Em pessoa, Bailey parece charmoso e sincero. Sentado em uma sala confortável de um hotel de luxo no centro de Londres e vestido confortavelmente em shorts, uma camiseta cinzenta e um casaco aconchegante ele tinha uma expressão muito mais suave do que a turbulenta fúria que caracteriza boa parte da busca de Anthony Bridgerton por uma cônjuge.

"Foi só quando começamos a gravar a temporada dois que percebi exatamente" o que era preciso para fazer a transição a um papel principal, disse Bailey. "Se estamos falando de Tupperware, isso é algo que precisa ir para aquela caixa bem grande".

Os atores mais jovens que interpretam os irmãos mais novos de Anthony talvez venham a ter papéis principais em futuras temporadas de "Bridgerton", e por isso Bailey escreveu um guia para eles com o título de "Como Sobreviver a Se Apaixonar Diante de 82 milhões de Domicílios", ele disse por email. A ideia do guia é ajudá-los a "manter a sanidade e o equilíbrio no set", disse o ator, e o texto trata dos aspectos práticos da interação com a equipe e de com quem conversar se eles sentirem que as coisas não estão correndo bem.

Perguntado se considera a sua função como a de um mentor, Bailey preferiu contornar a questão. "Não importa de que irmão Bridgerton estejamos falando, estou propondo uma conversa que com sorte os ajudará a se sentirem mais sólidos e preparados", ele disse, com jeito de mentor.

Nicki van Gelder, que é agente de Bailey desde que ele tinha 15 anos, riu quando informada dessa reticência.
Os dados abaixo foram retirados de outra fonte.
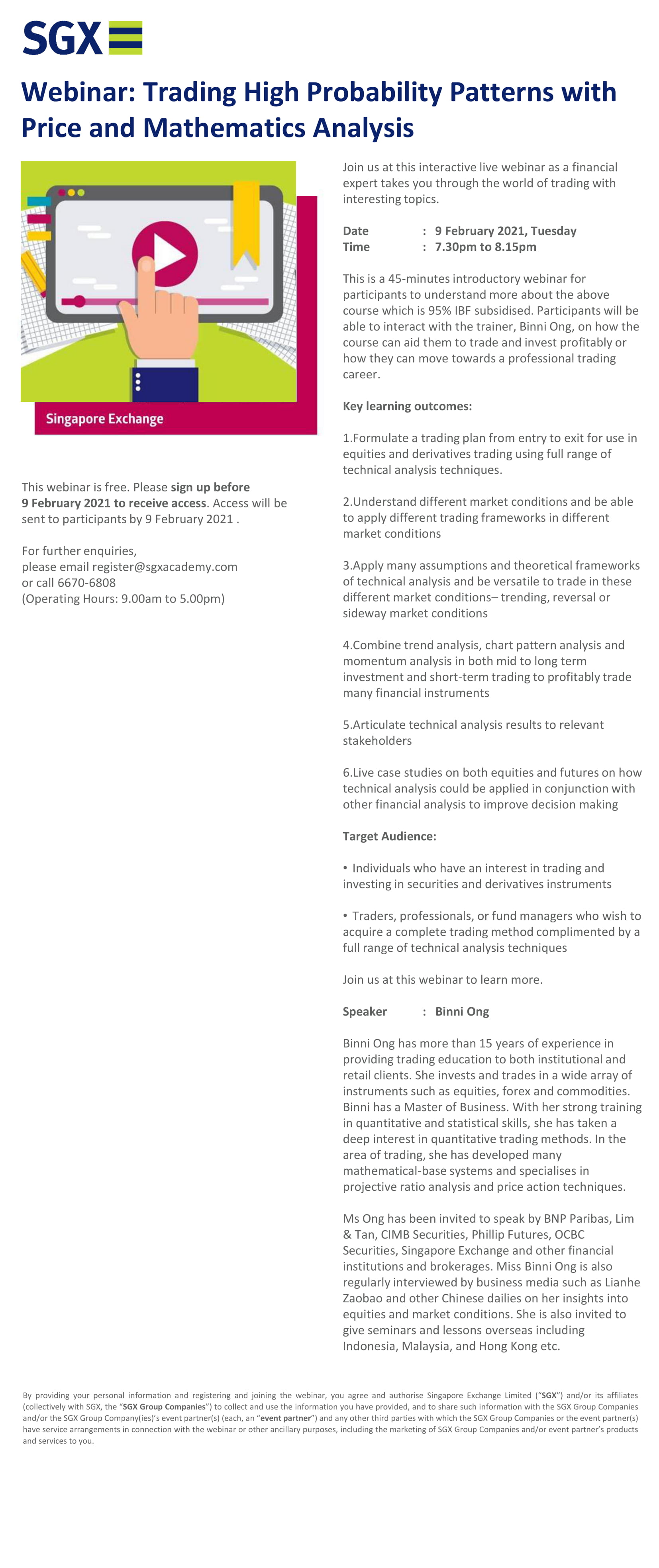 SGX

Webinar: Trading High Probability Patterns with Price and Mathematics Analysis

Singapore Exchange

This webinar is free. Please sign up before 9 February 2021 to receive access. Access will be sent to participants by 9 February 2021 .

For further enquiries,
please email register@sgxacademy.com
or call 6670-6808
(Operating Hours: 9.00am to 5.00pm)

Join us at this interactive live webinar as a financial expert takes you through the world of trading with interesting topics.

Date : 9 February 2021, Tuesday
Time : 7.30pm to 8.15pm

This is a 45-minutes introductory webinar for participants to understand more about the above course which is 95% IBF subsidised. Participants will be able to interact with the trainer, Binni Ong, on how the course can aid them to trade and invest profitably or how they can move towards a professional trading career.

Key learning outcomes:

1.Formulate a trading plan from entry to exit for use in equities and derivatives trading using full range of technical analysis techniques.

2.Understand different market conditions and be able to apply different trading frameworks in different market conditions

3.Apply many assumptions and theoretical frameworks of technical analysis and be versatile to trade in these different market conditions– trending, reversal or sideway market conditions

4.Combine trend analysis, chart pattern analysis and momentum analysis in both mid to long term investment and short-term trading to profitably trade many financial instruments

5.Articulate technical analysis results to relevant stakeholders

6.Live case studies on both equities and futures on how technical analysis could be applied in conjunction with other financial analysis to improve decision making

Target Audience:

• Individuals who have an interest in trading and investing in securities and derivatives instruments

• Traders, professionals, or fund managers who wish to acquire a complete trading method complimented by a full range of technical analysis techniques

Join us at this webinar to learn more.

Speaker : Binni Ong

Binni Ong has more than 15 years of experience in providing trading education to both institutional and retail clients. She invests and trades in a wide array of instruments such as equities, forex and commodities. Binni has a Master of Business. With her strong training in quantitative and statistical skills, she has taken a deep interest in quantitative trading methods. In the area of trading, she has developed many mathematical-base systems and specialises in projective ratio analysis and price action techniques.

Ms Ong has been invited to speak by BNP Paribas, Lim & Tan, CIMB Securities, Phillip Futures, OCBC Securities, Singapore Exchange and other financial institutions and brokerages. Miss Binni Ong is also regularly interviewed by business media such as Lianhe Zaobao and other Chinese dailies on her insights into equities and market conditions. She is also invited to give seminars and lessons overseas including Indonesia, Malaysia, and Hong Kong etc.

By providing your personal information and registering and joining the webinar, you agree and authorise Singapore Exchange Limited ("SGX") and/or its affiliates (collectively with SGX, the "SGX Group Companies") to collect and use the information you have provided, and to share such information with the SGX Group Companies and/or the SGX Group Company(ies)'s event partner(s) (each, an "event partner") and any other third parties with which the SGX Group Companies or the event partner(s) have service arrangements in connection with the webinar or other ancillary purposes, including the marketing of SGX Group Companies and/or event partner's products and services to you.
Bailey, ela disse, tem "uma grande generosidade para com outros atores", e é um exemplo importante para os atores menos conhecidos que ela representa, por não ocultar sua sexualidade. "Acho que isso certamente ajudará atores mais jovens" a se assumirem publicamente, disse a agente; "Tenho um par de atores mais jovens com os quais discuti o assunto. Eles comentaram que ‘Jonny assumiu, isso é OK?’, e eu respondi que absolutamente sim".
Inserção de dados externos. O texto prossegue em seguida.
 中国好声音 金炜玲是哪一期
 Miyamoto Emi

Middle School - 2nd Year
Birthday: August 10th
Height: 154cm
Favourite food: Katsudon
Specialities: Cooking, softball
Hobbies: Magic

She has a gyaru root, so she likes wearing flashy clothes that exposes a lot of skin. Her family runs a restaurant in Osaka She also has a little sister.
Em seu discurso de agradecimento pelo prêmio Olivier, Bailey falou apaixonadamente sobre a importância da representação LGBT. "Se posso ocupar espaços que eu não tinha quando mais jovem, sinto que isso é realmente brilhante", ele disse.
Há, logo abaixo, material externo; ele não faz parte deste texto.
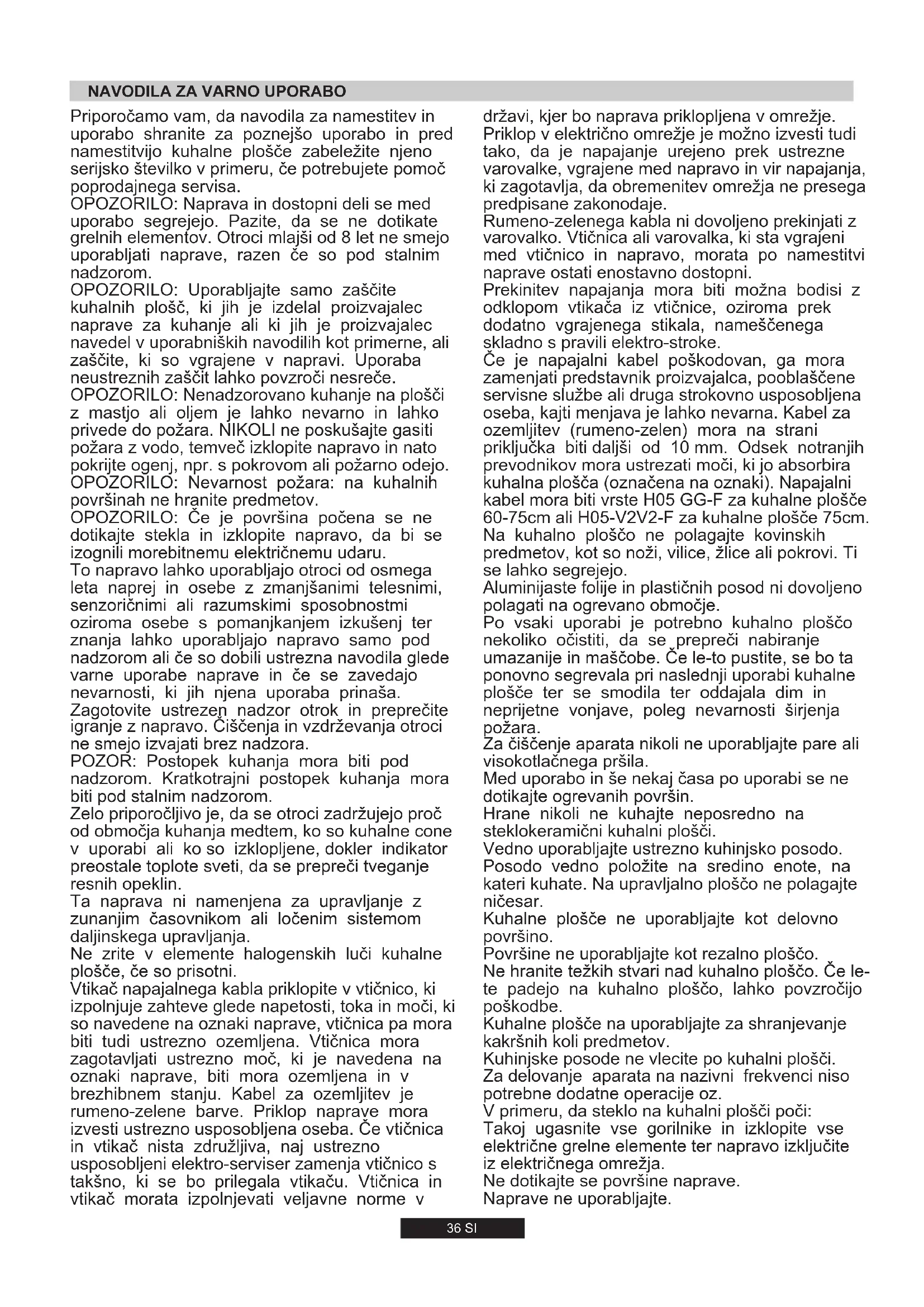 NAVODILA ZA VARNO UPORABO

Priporočamo vam, da navodila za namestitev in uporabo shranite za poznejšo uporabo in pred namestitvijo kuhalne plošče zabeležite njeno serijsko številko v primeru, če potrebujete pomoč poprodajnega servisa.
OPOZORILO: Naprava in dostopni deli se med uporabo segrejejo. Pazite, da se ne dotikate grelnih elementov. Otroci mlajši od 8 let ne smejo uporabljati naprave, razen če so pod stalnim nadzorom.
OPOZORILO: Uporabljajte samo zaščite kuhalnih plošč, ki jih je izdelal proizvajalec naprave za kuhanje ali ki jih je proizvajalec navedel v uporabniških navodilih kot primerne, ali zaščite, ki so vgrajene v napravi. Uporaba neustreznih zaščit lahko povzroči nesreče.
OPOZORILO: Nenadzorovano kuhanje na plošči z mastjo ali oljem je lahko nevarno in lahko privede do požara. NIKOLI ne poskušajte gasiti požara z vodo, temveč izklopite napravo in nato pokrijte ogenj, npr. s pokrovom ali požarno odejo.
OPOZORILO: Nevarnost požara: na kuhalnih površinah ne hranite predmetov.
OPOZORILO: Če je površina počena se ne dotikajte stekla in izklopite napravo, da bi se izognili morebitnemu električnemu udaru.
To napravo lahko uporabljajo otroci od osmega leta naprej in osebe z zmanjšanimi telesnimi, senzoričnimi ali razumskimi sposobnostmi oziroma osebe s pomanjkanjem izkušenj ter znanja lahko uporabljajo napravo samo pod nadzorom ali če so dobili ustrezna navodila glede varne uporabe naprave in če se zavedajo nevarnosti, ki jih njena uporaba prinaša.
Zagotovite ustrezen nadzor otrok in preprečite igranje z napravo. Čiščenja in vzdrževanja otroci ne smejo izvajati brez nadzora.
POZOR: Postopek kuhanja mora biti pod nadzorom. Kratkotrajni postopek kuhanja mora biti pod stalnim nadzorom.
Zelo priporočljivo je, da se otroci zadržujejo proč od območja kuhanja medtem, ko so kuhalne cone v uporabi ali ko so izklopljene, dokler indikator preostale toplote sveti, da se prepreči tveganje resnih opeklin.
Ta naprava ni namenjena za upravljanje z zunanjim časovnikom ali ločenim sistemom daljinskega upravljanja.
Ne zrite v elemente halogenskih luči kuhalne plošče, če so prisotni.
Vtikač napajalnega kabla priklopite v vtičnico, ki izpolnjuje zahteve glede napetosti, toka in moči, ki so navedene na oznaki naprave, vtičnica pa mora biti tudi ustrezno ozemljena. Vtičnica mora zagotavljati ustrezno moč, ki je navedena na oznaki naprave, biti mora ozemljena in v brezhibnem stanju. Kabel za ozemljitev je rumeno-zelene barve. Priklop naprave mora izvesti ustrezno usposobljena oseba. Če vtičnica in vtikač nista združljiva, naj ustrezno usposobljeni elektro-serviser zamenja vtičnico s takšno, ki se bo prilegala vtikaču. Vtičnica in vtikač morata izpolnjevati veljavne norme v državi, kjer bo naprava priklopljena v omrežje.
Priklop v električno omrežje je možno izvesti tudi tako, da je napajanje urejeno prek ustrezne varovalke, vgrajene med napravo in vir napajanja, ki zagotavlja, da obremenitev omrežja ne presega predpisane zakonodaje.
Rumeno-zelenega kabla ni dovoljeno prekinjati z varovalko. Vtičnica ali varovalka, ki sta vgrajeni med vtičnico in napravo, morata po namestitvi naprave ostati enostavno dostopni.
Prekinitev napajanja mora biti možna bodisi z odklopom vtikača iz vtičnice, oziroma prek dodatno vgrajenega stikala, nameščenega skladno s pravili elektro-stroke.
Če je napajalni kabel poškodovan, ga mora zamenjati predstavnik proizvajalca, pooblaščene servisne službe ali druga strokovno usposobljena oseba, kajti menjava je lahko nevarna. Kabel za ozemljitev (rumeno-zelen) mora na strani priključka biti daljši od 10 mm. Odsek notranjih prevodnikov mora ustrezati moči, ki jo absorbira kuhalna plošča (označena na oznaki). Napajalni kabel mora biti vrste H05 GG-F za kuhalne plošče 60-75cm ali H05-V2V2-F za kuhalne plošče 75cm.
Na kuhalno ploščo ne polagajte kovinskih predmetov, kot so noži, vilice, žlice ali pokrovi. Ti se lahko segrejejo.
Aluminijaste folije in plastičnih posod ni dovoljeno polagati na ogrevano območje.
Po vsaki uporabi je potrebno kuhalno ploščo nekoliko očistiti, da se prepreči nabiranje umazanije in maščobe. Če le-to pustite, se bo ta ponovno segrevala pri naslednji uporabi kuhalne plošče ter se smodila ter oddajala dim in neprijetne vonjave, poleg nevarnosti širjenja požara.
Za čiščenje aparata nikoli ne uporabljajte pare ali visokotlačnega pršila.
Med uporabo in še nekaj časa po uporabi se ne dotikajte ogrevanih površin.
Hrane nikoli ne kuhajte neposredno na steklokeramični kuhalni plošči.
Vedno uporabljajte ustrezno kuhinjsko posodo.
Posodo vedno položite na sredino enote, na kateri kuhate. Na upravljalno ploščo ne polagajte ničesar.
Kuhalne plošče ne uporabljajte kot delovno površino.
Površine ne uporabljajte kot rezalno ploščo.
Ne hranite težkih stvari nad kuhalno ploščo. Če le-te padejo na kuhalno ploščo, lahko povzročijo poškodbe.
Kuhalne plošče na uporabljajte za shranjevanje kakršnih koli predmetov.
Kuhinjske posode ne vlecite po kuhalni plošči.
Za delovanje aparata na nazivni frekvenci niso potrebne dodatne operacije oz.
V primeru, da steklo na kuhalni plošči poči:
Takoj ugasnite vse gorilnike in izklopite vse električne grelne elemente ter napravo izključite iz električnega omrežja.
Ne dotikajte se površine naprave.
Naprave ne uporabljajte.

36 SI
Depois de seu trabalho em "Bridgerton" e "Cock", Bailey disse que agora está empolgado "em pensar nos meus novos projetos e sobre como posso lidar com diferentes versões de minha compreensão da representação".

Ele tenta em geral manter "instintos afiados", disse Bailey, na seleção de novos trabalhos. O ator trabalhou em séries criadas por Phoebe Waller-Bridge e Michaela Coel mais cedo em suas carreiras, e prioriza trabalhar com pessoas que ele tem "em alta estima, pessoas empolgantes e envolventes", disse. "E o mais frequente é que essas pessoas garantam que seus elencos sejam bem diversos".

A diversidade é importante para Bailey. "Se você é inerentemente uma pessoa que está fora da sociedade –não posso falar de raça, obviamente, mas em termos de sexualidade e queerness—, você tem aquele acesso à empatia", disse. "E o que vem com a empatia é uma atitude brincalhona, uma capacidade de ver de onde as pessoas vêm, e a segurança para encontrar a alegria dentro disso".